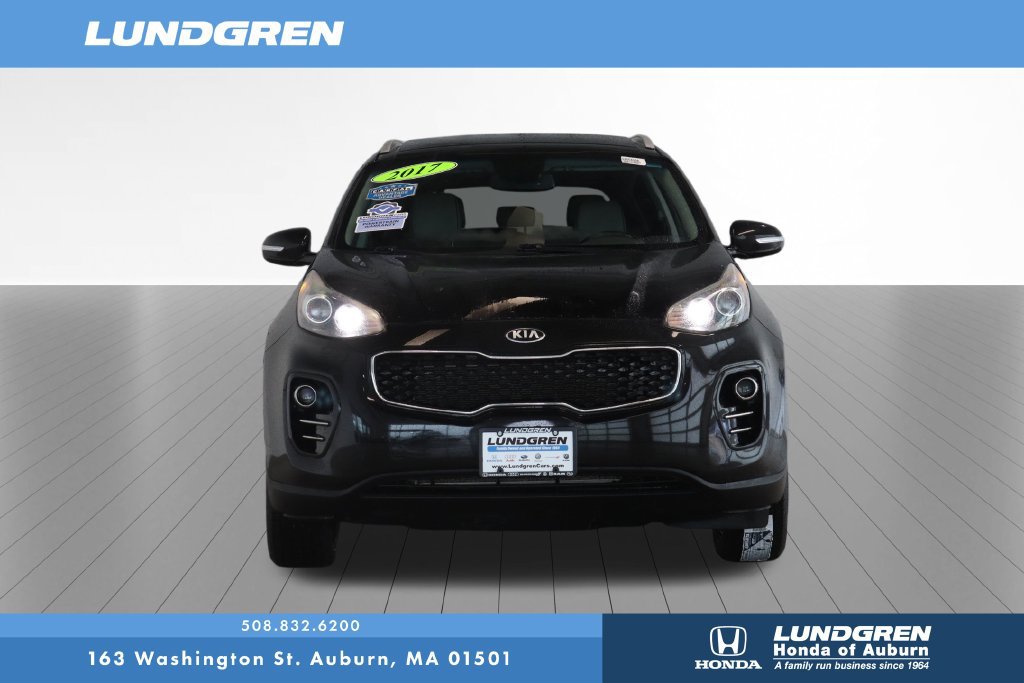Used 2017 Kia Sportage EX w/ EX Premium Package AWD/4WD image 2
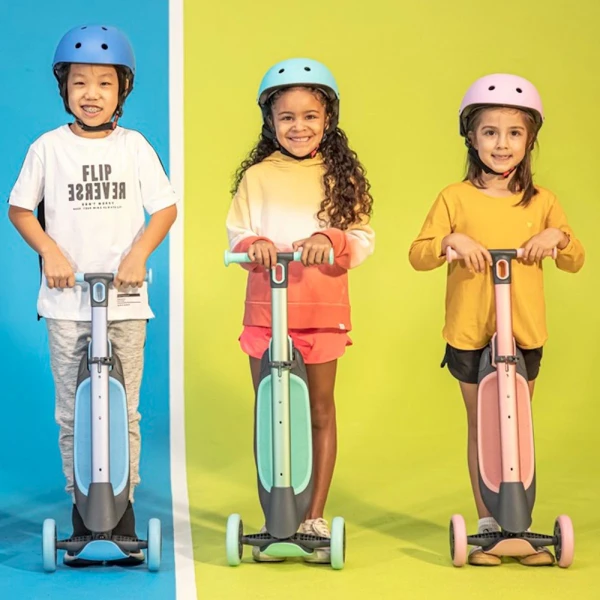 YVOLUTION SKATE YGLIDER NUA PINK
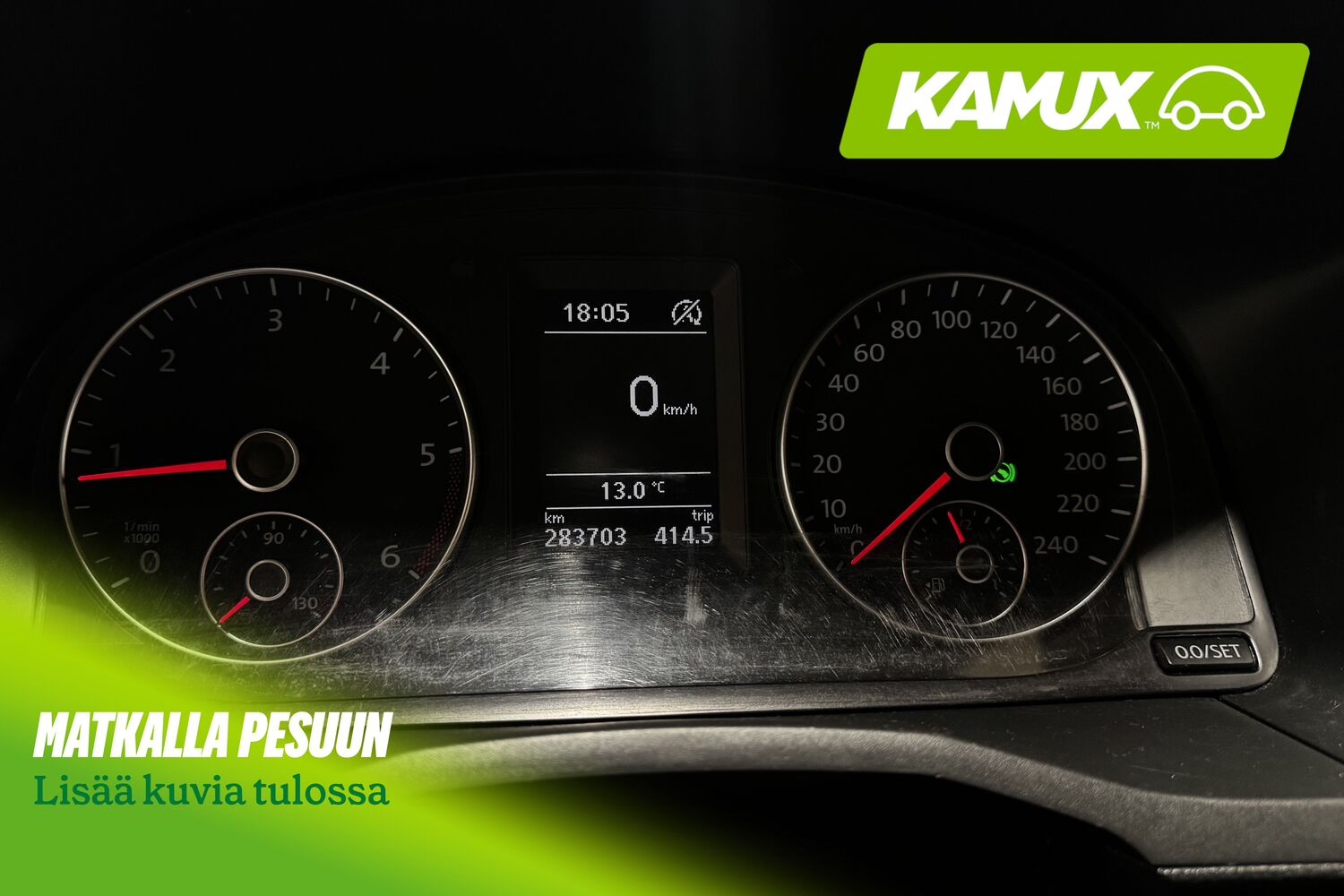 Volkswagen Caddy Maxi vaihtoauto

...

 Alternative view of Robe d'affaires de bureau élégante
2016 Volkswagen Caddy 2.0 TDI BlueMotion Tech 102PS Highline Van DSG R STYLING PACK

- Work task -
Begin at the line that has "Alternative view of" in the entries above; stop after the line that has "2016 Volkswagen Caddy". Transcribe exactly those lines and no others.

- Solution for this exercise -
 Alternative view of Robe d'affaires de bureau élégante
2016 Volkswagen Caddy 2.0 TDI BlueMotion Tech 102PS Highline Van DSG R STYLING PACK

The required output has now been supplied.